By another bill of exceptions it is shown that, over the objection of the defendant, the State was permitted to prove that between the 1st of February and the 1st of July, 1895, there had been shipped to the Brownwood Club 160 casks of beer. This was objected to on the ground that it was calculated to injure the rights of the defendant, and prejudice him before the jury. The defense was that the defendant and his partner were the stewards or barkeepers of the Brownwood Club, and that the beer shipped to said club, or to Brownwood for the benefit of said club, was for the benefit of the members, and not in violation of the local option law there in force. The testimony shows a list of the members of said club, amounting to about 45 or 50, and the manner of carrying on and operating this club. To meet these phases of the case, the State proved by the witnesses that the defendant and his partner shipped this beer in to Brownwood, and sold it to the membership of the club (the purchaser in this case, however, not being a member) at the old retail price, as licensed saloons, beer gardens, etc., and that these casks contained about 120 bottles to the cask. When the defendant introduced evidence with reference to) the club that he was operating, or the barroom or saloon, as the case might be, his contention before the jury being that the business was a lawful one, and not in violation of the law, all the circumstances and facts attendant upon the action of the defendant in connection with that club) and the profits of sales became relevant and pertinent to the issue thus raised. Under the facts of this case, the testimony was admissible, and the court did not err in permitting the county attorney to prove the facts stated in the bill.

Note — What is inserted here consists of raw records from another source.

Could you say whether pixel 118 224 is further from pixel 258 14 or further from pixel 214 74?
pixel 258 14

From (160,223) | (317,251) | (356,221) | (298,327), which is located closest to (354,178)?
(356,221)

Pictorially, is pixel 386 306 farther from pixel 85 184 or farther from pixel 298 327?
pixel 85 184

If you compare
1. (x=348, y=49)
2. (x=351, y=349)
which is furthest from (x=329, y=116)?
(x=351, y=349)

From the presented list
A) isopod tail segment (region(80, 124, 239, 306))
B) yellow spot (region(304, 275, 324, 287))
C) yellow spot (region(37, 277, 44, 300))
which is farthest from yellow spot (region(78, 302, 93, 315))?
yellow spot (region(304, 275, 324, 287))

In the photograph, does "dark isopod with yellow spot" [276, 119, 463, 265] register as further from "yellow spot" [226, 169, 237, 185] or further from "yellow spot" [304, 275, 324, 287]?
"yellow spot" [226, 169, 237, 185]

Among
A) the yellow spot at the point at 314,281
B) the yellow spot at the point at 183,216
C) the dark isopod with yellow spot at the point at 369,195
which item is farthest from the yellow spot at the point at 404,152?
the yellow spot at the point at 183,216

A bill of exceptions was reserved to the charge of the court in regard to the club, and the good faith of the defendant and parties interested in the formation and carrying on of the business of the club. There were some charges asked by defendant amplifying some matters, and submitting some other phases of what he conceived to be the law applicable to these facts. We deem it unnecessary here to discuss these questions. We held in Sutton v. State (decided at Austin term, 1897), 40 S.W. Rep., 501, that it was not authorized to carry on this business *5 and sell the liquor as detailed, and the error in the charge of the court consisted in the fact that it was submitted as a defensive matter at all. On the authority of Sutton v. State, supra, the action of the court was correct. The judgment is affirmed.
Affirmed.
[NOTE. — Appellant's motion for rehearing was overruled without a written opinion. — Reporter.]